Abraxas is the second studio album by Latin rock band Santana. It was released on September 23, 1970 by Columbia Records and became the band's first album to reach number one in the United States.

Title
The title of the album originates from a line in Hermann Hesse's book Demian, quoted on the album's back cover: "We stood before it and began to freeze inside from the exertion. We questioned the painting, berated it, made love to it, prayed to it: We called it mother, called it whore and slut, called it our beloved, called it Abraxas...."

Songs
Carlos Santana had been interested in Fleetwood Mac's leader and songwriter Peter Green, having seen him perform at the Fillmore West in San Francisco, and decided to cover the band's song "Black Magic Woman". Both were influenced as guitarists by B.B. King. The band added a cover of Gabor Szabo's instrumental "Gypsy Queen" to the end. "Oye Como Va" was a hit by Tito Puente in the early 1960s and the group played it live regularly, as they realized it was good for audiences to dance to.

"Incident at Neshabur" was co-written by Santana and his friend Alberto Gianquinto, who played piano on the track. Gregg Rolie played the other keyboards, contrasting with Gianquinto's jazz-influenced style. It ran through various time and key signatures.

The instrumental, "Samba Pa Ti" ("Samba for You"), was written by Santana after he saw a jazz saxophonist performing in the street outside his apartment. It was later covered by José Feliciano, who added lyrics, and also by Angélique Kidjo, who put lyrics in Yoruba, on her album Oyo. It is also one of the tracks featured in Nick Hornby's book 31 Songs.

Cover art
The album cover features the 1961 painting Annunciation by German-French painter Mati Klarwein. According to the artist, it was one of the first paintings he did after relocating to New York City. Carlos Santana reportedly noticed it in a magazine and asked that it be on the cover of the band's upcoming album. On the back of the record sleeve the cover art is just credited to 'MATI'. It is now considered a classic of rock album covers. Klarwein went on to design album artwork for many notable artists, including Miles Davis, Herbie Hancock, Earth, Wind & Fire, and Gregg Allman.

# Problem A:
Return the section of the Abraxas text starting at "Abraxas is the" and ending at "the United States.".
# Problem B:
Answer these questions from the Abraxas text:
(i) Which record company released the album?
(ii) Who played piano on "Incident at Neshabur"?
(iii) In what year was the painting on the album cover made?

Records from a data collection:
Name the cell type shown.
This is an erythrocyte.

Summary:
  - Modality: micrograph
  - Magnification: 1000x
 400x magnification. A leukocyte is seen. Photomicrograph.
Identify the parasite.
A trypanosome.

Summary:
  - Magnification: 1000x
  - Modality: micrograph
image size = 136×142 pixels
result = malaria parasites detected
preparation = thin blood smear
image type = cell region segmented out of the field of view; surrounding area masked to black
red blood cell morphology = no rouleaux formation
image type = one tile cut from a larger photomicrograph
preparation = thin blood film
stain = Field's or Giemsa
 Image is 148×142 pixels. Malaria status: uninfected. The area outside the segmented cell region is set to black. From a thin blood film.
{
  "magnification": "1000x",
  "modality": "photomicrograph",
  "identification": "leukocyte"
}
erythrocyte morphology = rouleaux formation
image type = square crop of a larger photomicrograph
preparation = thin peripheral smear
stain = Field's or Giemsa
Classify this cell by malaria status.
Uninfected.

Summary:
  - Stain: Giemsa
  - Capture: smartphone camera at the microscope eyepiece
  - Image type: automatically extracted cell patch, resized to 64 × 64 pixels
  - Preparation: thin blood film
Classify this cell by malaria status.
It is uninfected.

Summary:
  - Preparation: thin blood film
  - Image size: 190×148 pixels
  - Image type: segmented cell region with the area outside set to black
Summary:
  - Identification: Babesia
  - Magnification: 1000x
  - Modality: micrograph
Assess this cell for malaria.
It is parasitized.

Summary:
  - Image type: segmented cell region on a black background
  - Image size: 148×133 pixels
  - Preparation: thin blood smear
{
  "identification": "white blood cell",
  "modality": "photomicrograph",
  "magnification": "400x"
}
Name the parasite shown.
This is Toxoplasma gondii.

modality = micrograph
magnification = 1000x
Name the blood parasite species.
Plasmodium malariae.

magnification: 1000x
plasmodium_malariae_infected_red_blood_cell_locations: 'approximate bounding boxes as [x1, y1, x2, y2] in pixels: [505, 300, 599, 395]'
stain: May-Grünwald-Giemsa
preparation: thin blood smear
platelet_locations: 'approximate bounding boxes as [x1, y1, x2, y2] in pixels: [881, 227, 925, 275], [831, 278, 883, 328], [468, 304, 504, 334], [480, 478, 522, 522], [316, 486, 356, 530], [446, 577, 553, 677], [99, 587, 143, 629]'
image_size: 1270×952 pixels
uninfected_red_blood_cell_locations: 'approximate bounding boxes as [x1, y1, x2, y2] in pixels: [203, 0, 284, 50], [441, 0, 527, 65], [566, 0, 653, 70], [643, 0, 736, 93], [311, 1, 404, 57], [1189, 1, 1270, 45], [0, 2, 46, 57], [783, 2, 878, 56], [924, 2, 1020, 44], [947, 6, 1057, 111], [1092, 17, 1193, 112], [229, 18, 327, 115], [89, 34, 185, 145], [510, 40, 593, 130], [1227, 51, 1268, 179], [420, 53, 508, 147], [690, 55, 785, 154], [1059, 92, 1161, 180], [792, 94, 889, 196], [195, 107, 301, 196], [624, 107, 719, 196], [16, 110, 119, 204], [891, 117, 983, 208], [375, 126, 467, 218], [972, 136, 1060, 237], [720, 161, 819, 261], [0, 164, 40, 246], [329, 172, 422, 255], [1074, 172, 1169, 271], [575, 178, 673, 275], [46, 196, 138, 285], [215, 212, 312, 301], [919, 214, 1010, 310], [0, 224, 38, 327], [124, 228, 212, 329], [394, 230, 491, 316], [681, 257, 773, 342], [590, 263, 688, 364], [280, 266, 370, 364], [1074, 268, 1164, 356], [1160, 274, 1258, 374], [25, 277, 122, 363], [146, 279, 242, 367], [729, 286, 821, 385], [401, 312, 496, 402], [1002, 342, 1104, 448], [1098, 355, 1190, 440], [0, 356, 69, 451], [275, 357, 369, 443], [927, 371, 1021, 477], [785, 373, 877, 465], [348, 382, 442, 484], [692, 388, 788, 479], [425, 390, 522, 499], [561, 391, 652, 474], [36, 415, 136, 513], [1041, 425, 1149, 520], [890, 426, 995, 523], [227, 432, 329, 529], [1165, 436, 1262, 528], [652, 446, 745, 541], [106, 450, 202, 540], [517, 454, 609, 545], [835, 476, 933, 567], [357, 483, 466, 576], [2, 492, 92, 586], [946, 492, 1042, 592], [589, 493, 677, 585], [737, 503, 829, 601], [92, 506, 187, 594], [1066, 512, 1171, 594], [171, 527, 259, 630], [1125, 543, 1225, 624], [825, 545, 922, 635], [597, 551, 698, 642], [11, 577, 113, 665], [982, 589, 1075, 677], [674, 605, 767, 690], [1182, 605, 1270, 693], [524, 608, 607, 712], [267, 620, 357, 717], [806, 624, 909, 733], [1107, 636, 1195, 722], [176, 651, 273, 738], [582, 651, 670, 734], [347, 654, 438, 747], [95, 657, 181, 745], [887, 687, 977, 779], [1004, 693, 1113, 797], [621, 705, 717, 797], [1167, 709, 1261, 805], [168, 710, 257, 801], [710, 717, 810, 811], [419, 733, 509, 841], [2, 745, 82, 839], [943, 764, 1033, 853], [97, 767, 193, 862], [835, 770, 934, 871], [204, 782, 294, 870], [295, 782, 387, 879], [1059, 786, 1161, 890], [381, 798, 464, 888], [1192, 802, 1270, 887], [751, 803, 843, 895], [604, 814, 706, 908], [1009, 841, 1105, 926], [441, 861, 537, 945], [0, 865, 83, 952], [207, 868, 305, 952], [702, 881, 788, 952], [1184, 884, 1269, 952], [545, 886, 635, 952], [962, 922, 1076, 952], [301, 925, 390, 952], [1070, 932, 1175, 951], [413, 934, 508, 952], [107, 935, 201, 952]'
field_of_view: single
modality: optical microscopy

# Exercise result A:
Abraxas is the second studio album by Latin rock band Santana. It was released on September 23, 1970 by Columbia Records and became the band's first album to reach number one in the United States.

# Exercise result B:
(i) Columbia Records
(ii) Alberto Gianquinto
(iii) 1961